■ Source extract
++++++++++++++++++++
Thursday, August 28, 2003
Community College Not Immune From Ballplayer’s Suit, C.A. Says
By DAVID WATSON, Staff Writer
A community college is not immune from liability in a negligence action by a rival baseball player struck in the head by one of its pitchers during a game, this district’s Court of Appeal ruled yesterday.
A divided panel of Div. Five ruled that Los Angeles Superior Court Judge Conrad R. Aragon erred in sustaining without leave to amend the demurrer of Citrus Community College District to the suit brought by Jose Luis Avila. Aragon ruled Citrus was immune under Government Code Sec. 831.7.
Avila, playing for Rio Hondo Community College, was struck by a pitch that broke his batting helmet. He claimed the pitch was in retaliation for one that struck a Citrus player and he filed a suit against both schools.
Justice Orville A. Armstrong said Sec. 831.7, which provides that “[n]either a public entity nor a public employee is liable to any person who participates in a hazardous recreational activity...for any damage or injury to property or persons arising out of that hazardous recreational activity,” was inapplicable. He noted that the Court of Appeal held in Acosta v. Los Angeles Unified School Dist. (1995) 31 Cal.App.4th 471 that extracurricular athletic activities sponsored and supervised by high schools are not hazardous recreational activities under the statute and schools can be sued for conducting them negligently.
Case Found No Duty
The justice rejected the college’s reliance on Ochoa v. California State University (1999) 72 Cal.App.4th 1300, which found that colleges and universities have no duty to supervise the activities of their adult students.
“We believe that extending section 831.7 immunity to the facts alleged here would...go well beyond the intent of the Legislature and constitute an unwarranted change in California tort law.”
Ochoa, he observed, involved “a college or university’s in loco parentis duty to supervise student drinking and student dormitories, not the facts here.” Though the brawl involved in that case began at a student soccer game, the game was not organized or supervised by the school, but was organized by a student group and supervised by the group’s employees, the justice said.
++++++++++++++++++++
■ Problem requirements
Continue the news report above on the community college ballplayer ruling, starting right after its last sentence.

■ Data section
++++++++++++++++++++
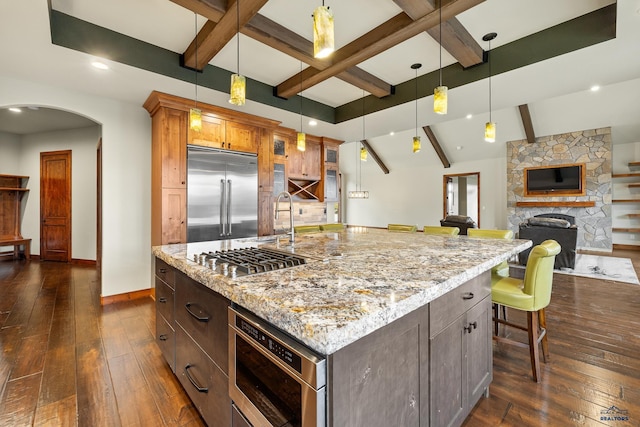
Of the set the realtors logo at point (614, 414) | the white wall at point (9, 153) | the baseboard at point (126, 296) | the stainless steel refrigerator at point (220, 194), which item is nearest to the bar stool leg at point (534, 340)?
++++++++++++++++++++
■ Result
“In contrast, this case involves allegations that the game was school sponsored and school supervised, and that those supervisors failed to supervise properly or to provide medical assistance to a student injured in the game,” Armstrong wrote. Citing Tan v. Goddard (1993) 13 Cal.App.4th 1528, the justice explained that the “long-standing rule relevant to those facts is that ‘coaches and instructors owe a duty of due care to persons in their charge.’”
“We see nothing in section 831.7 which constitutes anything like an express declaration or necessary implication...that the Legislature wished to change that rule.”
Justice Richard M. Mosk concurred, but Justice Margaret Grignon dissented.
“Under the clear and unambiguous language of the immunity statute, Citrus College is a public entity that is immune from liability to plaintiff for the personal injuries he suffered arising out of the intercollegiate baseball game that took place on the property of Citrus College,” she declared.
The dissenting justice reasoned:
“Ordinarily, an unambiguous statute does not need to be construed by resort to public policy or legislative history. Plaintiff alleges that Citrus College was negligent for failing to summon or provide medical care, failing to provide umpires or other supervisory personnel, failing to supervise and control the game, failing to provide adequate safety equipment, and failing to train managers and trainers to provide medical care to injured players. But plaintiff was at the game with his own managers, coaches, and trainers, and they elected not to obtain medical care for plaintiff, even though he requested care from them. It is common knowledge that an injured athlete is cared for by his or her own team without interference from the opposing team. It seems particularly inappropriate under these circumstances to impose liability on Citrus College for any passive neglect. This is precisely the kind of situation for which the immunity was enacted.”
The case is Avila v. Citrus Community College District, B158572.